Abstract

Pathogenicity of many microbes relies on their capacity to resist innate immunity, and to survive and persist in an immunocompetent human host microbes have developed highly efficient and sophisticated complement evasion strategies. Here we show that different human pathogens including Gram-negative and Gram-positive bacteria, as well as the fungal pathogen Candida albicans, acquire the human terminal complement regulator vitronectin to their surface. By using truncated vitronectin fragments we found that all analyzed microbial pathogens (n = 13) bound human vitronectin via the same C-terminal heparin-binding domain (amino acids 352–374). This specific interaction leaves the terminal complement complex (TCC) regulatory region of vitronectin accessible, allowing inhibition of C5b-7 membrane insertion and C9 polymerization. Vitronectin complexed with the various microbes and corresponding proteins was thus functionally active and inhibited complement-mediated C5b-9 deposition.
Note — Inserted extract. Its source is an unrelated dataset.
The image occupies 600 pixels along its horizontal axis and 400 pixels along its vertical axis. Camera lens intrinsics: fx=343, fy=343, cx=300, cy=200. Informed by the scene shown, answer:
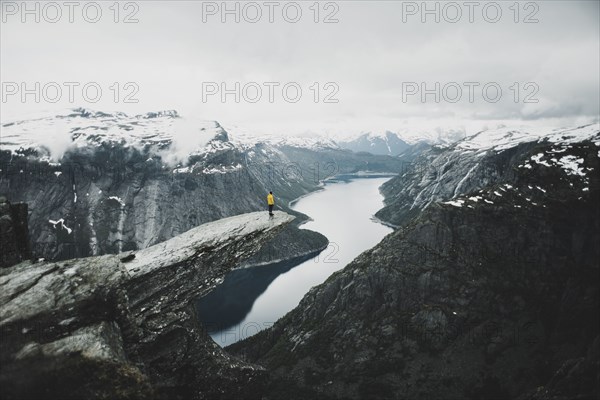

Taken together, diverse microbial pathogens expressing different structurally unrelated vitronectin-binding molecules interact with host vitronectin via the same conserved region to allow versatile control of the host innate immune response.

Highlights

  • Upon infection and colonization of the human host, infectious agents are immediately attacked by the complement system, which forms the first and central line of the host innate immune defense

  • The complement system is activated by three major pathways; the alternative pathway is spontaneously activated on surfaces and foreign particles, and the classical and lectin pathways are induced by specific pattern recognition molecules and by antibody-antigen complexes [2]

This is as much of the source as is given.